In the meantime, South Boston’s Innovation District has become a popular landing spot, where $20 to $30 per square foot is more common. But several entrepreneurs have warned that it won’t be long before the Innovation District has to confront the same issues as Kendall Square. That would open the door for another neighborhood to attract local start-ups, and Davis Square is an appealing option, Stevens said.

“It has a really nice mix of amenities,” Stevens said. “It’s got coffee shops, restaurants, Hubway bicycle spots.”

CALLUM BORCHERS

T riders: Time for bike envy?

Jonathan Lansey, a founder of Loud Bicyle, which makes horns, has plotted the time it takes to ride the MBTA vs. biking from Cleveland Circle to a variety of points around Boston. Pedal power is surprisingly effective.

Jonathan Lansey

“The fastest places to go by T are, not surprisingly, along spindly corridors defined by rail tracks and bus routes. The flashing colors reflect the rhythm of bus and trolley schedules,” Lansey notes. “In contrast, the time to bike is solid and steady. There is no arbitrary network of paths defining where you can go quickly — and no pressing constraints on when you must leave.”

The map was created using a mashup of Google Maps’ API, Stamen Design’s map tiles, and a few other open tools, which are detailed on Lansey’s blog, loudbicycle.blogspot.com.

MICHAEL MORISY

Simplifying 3D printing

Three-dimensional printing may be all the rage, but figuring out how to work the nascent technology to make lifelike objects with intricate surfaces can tie you up in knots. So who else but some bright minds from the Massachusetts Institute of Technology to come up with a way to simplify the process so you don’t need a degree from, well, MIT, to make your cool idea into a realistic image.

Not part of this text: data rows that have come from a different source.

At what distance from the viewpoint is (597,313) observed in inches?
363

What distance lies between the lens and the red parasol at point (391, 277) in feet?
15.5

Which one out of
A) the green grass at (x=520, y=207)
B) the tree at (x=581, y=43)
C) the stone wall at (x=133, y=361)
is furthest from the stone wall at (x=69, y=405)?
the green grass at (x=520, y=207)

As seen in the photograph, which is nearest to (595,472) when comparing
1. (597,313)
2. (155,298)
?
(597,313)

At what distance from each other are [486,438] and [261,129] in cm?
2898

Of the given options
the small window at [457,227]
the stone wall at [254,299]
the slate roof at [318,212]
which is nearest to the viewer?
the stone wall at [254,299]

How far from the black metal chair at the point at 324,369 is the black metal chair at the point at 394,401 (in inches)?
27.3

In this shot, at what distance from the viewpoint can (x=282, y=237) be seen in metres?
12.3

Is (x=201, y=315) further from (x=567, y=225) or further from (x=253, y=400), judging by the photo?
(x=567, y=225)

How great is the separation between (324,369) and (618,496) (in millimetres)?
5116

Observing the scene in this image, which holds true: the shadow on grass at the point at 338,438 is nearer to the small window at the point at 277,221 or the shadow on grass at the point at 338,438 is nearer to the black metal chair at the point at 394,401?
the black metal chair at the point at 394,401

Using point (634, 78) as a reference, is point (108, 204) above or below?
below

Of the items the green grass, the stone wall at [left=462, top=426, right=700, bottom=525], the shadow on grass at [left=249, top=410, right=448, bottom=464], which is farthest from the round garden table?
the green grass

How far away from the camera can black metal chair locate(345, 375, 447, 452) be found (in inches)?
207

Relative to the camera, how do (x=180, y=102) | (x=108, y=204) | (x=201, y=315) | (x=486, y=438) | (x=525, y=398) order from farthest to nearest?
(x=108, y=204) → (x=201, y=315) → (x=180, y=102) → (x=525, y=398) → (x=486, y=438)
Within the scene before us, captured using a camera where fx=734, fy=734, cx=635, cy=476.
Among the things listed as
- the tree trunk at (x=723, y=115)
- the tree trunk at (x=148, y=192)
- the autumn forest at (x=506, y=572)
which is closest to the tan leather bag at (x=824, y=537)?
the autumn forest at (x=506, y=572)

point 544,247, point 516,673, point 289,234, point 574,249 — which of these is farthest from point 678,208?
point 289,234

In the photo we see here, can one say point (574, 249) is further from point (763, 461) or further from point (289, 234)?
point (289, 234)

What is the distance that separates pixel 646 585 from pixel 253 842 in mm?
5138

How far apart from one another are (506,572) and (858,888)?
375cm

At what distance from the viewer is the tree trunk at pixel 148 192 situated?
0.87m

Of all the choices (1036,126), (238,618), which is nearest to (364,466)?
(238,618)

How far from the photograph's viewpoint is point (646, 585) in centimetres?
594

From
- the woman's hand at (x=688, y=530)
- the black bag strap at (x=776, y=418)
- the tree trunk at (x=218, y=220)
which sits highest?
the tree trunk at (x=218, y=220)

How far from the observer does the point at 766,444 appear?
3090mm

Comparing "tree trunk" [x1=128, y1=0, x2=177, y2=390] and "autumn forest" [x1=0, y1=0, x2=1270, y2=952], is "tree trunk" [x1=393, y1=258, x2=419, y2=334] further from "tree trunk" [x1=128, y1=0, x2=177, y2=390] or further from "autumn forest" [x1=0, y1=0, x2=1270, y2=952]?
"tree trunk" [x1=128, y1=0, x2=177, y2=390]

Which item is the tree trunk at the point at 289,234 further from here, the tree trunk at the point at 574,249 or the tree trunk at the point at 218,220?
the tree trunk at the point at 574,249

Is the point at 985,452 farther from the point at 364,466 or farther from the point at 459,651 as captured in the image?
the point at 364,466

The MIT researchers created a programming language to streamline the process so it will be easier to print objects with multiple materials, so they can be squishy and flexible at one place, firm at another, or reflect light and conform to touch. Right now, making objects like that is an arduous and technically challenging task and beyond the ability of off-the-shelf 3D printing software.

“The problem is that you have to jump through a lot of hoops to do this,” said Kiril Vidimče, a doctoral student and lead author of one of two papers MIT researchers produced on the subject. To demonstrate the advancements, they printed flexible TINY 3D teddy bears and bunnies that feel like foam.

Most commercially available 3D printers, which transform digital files into physical objects, are single-material machines. Those printers can create hard bowls, sculpture, or toys out of plastic but aren’t able to turn out intricate objects with varied surfaces.

The 3D printers Vidimce and his colleagues work with are more advanced than printers most enthusiasts buy for about $2,000. The one they used costs $300,000.

The next step is to develop applications to integrate the new techniques for complex 3D printing, which could be useful in health care or even Hollywood costume design.